These pancakes are made with a simple gluten-free flour blend and can easily be made dairy-free if needed. You can add cinnamon, mashed banana, or blueberries to boost natural sweetness without adding sugar. They cook up golden brown and pair well with sugar-free syrup, nut butter, or fresh berries.

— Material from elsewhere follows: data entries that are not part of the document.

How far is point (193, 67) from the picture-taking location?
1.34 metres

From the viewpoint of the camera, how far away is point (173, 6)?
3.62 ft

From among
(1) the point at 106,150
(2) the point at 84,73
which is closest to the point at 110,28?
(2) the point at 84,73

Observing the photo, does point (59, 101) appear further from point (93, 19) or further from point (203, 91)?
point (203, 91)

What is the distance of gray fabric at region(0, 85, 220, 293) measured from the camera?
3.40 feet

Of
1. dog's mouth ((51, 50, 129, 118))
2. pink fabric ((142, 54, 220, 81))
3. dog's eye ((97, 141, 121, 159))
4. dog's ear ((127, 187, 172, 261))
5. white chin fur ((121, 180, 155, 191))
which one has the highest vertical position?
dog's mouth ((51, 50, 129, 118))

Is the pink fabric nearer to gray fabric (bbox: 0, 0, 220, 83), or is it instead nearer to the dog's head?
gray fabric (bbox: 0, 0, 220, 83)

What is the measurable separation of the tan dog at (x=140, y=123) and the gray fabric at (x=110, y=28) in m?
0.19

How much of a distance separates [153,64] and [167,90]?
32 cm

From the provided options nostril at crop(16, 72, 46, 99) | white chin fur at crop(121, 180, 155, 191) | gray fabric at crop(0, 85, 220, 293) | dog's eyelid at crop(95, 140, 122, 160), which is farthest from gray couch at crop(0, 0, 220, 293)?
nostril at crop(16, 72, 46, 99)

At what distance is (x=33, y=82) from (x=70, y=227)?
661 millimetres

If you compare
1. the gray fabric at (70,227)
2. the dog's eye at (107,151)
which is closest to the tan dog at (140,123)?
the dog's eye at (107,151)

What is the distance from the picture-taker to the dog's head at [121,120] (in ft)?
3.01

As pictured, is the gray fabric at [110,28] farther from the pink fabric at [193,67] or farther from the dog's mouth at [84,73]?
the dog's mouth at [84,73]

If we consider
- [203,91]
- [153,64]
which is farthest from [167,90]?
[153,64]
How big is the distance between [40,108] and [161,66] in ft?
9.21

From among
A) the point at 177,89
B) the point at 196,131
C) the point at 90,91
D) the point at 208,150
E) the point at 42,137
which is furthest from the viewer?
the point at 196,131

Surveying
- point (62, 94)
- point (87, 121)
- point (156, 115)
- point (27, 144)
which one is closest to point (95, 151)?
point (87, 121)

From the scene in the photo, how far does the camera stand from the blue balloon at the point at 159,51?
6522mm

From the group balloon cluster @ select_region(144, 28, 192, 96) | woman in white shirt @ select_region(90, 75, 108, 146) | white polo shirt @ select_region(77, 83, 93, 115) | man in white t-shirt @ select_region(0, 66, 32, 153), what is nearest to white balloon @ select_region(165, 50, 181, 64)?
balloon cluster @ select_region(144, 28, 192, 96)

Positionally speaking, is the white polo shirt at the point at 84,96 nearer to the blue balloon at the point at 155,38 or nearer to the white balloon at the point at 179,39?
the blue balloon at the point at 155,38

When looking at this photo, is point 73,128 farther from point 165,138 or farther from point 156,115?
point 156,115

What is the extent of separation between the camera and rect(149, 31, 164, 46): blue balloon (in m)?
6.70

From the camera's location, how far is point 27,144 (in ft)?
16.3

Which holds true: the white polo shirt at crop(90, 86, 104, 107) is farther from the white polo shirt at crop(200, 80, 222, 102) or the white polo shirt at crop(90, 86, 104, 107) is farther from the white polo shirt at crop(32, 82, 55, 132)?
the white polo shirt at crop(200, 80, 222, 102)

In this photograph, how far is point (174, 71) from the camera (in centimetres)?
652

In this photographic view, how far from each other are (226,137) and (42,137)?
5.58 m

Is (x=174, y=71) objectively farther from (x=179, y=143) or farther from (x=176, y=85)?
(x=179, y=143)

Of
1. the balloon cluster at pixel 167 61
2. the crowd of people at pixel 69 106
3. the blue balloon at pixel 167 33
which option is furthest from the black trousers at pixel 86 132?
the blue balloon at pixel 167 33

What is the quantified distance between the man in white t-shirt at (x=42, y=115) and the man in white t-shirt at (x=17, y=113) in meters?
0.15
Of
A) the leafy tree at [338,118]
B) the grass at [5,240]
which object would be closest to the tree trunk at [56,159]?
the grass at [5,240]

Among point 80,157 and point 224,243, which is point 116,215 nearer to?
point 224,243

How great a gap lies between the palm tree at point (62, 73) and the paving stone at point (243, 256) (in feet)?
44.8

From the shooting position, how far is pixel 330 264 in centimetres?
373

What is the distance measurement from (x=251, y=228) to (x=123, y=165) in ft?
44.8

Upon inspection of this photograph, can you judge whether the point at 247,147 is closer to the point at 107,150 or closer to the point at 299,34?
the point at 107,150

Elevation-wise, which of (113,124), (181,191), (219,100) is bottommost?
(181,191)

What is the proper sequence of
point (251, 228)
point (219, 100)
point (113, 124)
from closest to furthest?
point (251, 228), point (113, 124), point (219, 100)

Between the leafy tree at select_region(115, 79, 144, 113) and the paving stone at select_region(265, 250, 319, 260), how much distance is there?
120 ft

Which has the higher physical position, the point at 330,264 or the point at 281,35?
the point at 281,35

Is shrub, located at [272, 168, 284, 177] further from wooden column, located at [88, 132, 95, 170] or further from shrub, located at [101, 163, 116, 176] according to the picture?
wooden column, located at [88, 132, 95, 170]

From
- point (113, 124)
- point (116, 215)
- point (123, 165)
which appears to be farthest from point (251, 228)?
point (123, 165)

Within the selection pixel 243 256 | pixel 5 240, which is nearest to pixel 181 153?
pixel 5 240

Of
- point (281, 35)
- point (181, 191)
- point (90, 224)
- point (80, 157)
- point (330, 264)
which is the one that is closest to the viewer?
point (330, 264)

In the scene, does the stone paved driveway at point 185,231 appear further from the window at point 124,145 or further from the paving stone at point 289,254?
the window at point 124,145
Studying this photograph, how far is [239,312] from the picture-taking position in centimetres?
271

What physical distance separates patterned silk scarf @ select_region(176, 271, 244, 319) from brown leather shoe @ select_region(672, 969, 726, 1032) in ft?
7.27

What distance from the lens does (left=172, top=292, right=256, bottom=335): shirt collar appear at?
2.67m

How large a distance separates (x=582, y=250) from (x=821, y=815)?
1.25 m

This recipe works beautifully for meal prep. Make a batch, cool completely, and store them in the fridge or freezer. Reheat in the microwave, toaster, or air fryer for a quick weekday breakfast.


Ingredients

  • 1 ½ cups gluten-free all-purpose flour blend
  • 1 tablespoon baking powder
  • ½ teaspoon salt
  • 1 ¼ cups milk (or almond milk for dairy-free)
  • 1 large egg
  • 3 tablespoons melted butter or oil
  • 1 teaspoon vanilla extract
  • Optional: 1–2 tablespoons sugar-free sweetener (stevia, monk fruit, erythritol)

Instructions

  1. Mix Dry Ingredients:
    In a large bowl, whisk together the gluten-free flour, baking powder, and salt. Add sweetener if using.
  2. Mix Wet Ingredients:
    In a separate bowl, whisk milk, egg, melted butter (or oil), and vanilla extract until smooth.
  3. Combine:
    Pour the wet ingredients into the dry mixture. Stir gently until just combined. A few lumps are fine — don’t overmix.
  4. Preheat Pan:
    Heat a non-stick skillet or griddle over medium heat. Lightly grease with butter, oil, or cooking spray.
  5. Cook Pancakes:
    Pour about ¼ cup batter for each pancake. Cook until bubbles form on top (about 2–3 minutes), then flip and cook another 1–2 minutes until golden brown.
  6. Serve:
    Serve warm with sugar-free syrup, berries, or nut butter.

Tips & Tricks

  • If you like naturally sweeter pancakes, mix in ½ mashed banana or a few blueberries.
  • For extra fluffy pancakes, let the batter sit for 5–10 minutes before cooking.
  • Make ahead and freeze — reheat in a toaster for busy mornings.
  • Use unsweetened almond milk or oat milk for a lower-carb version.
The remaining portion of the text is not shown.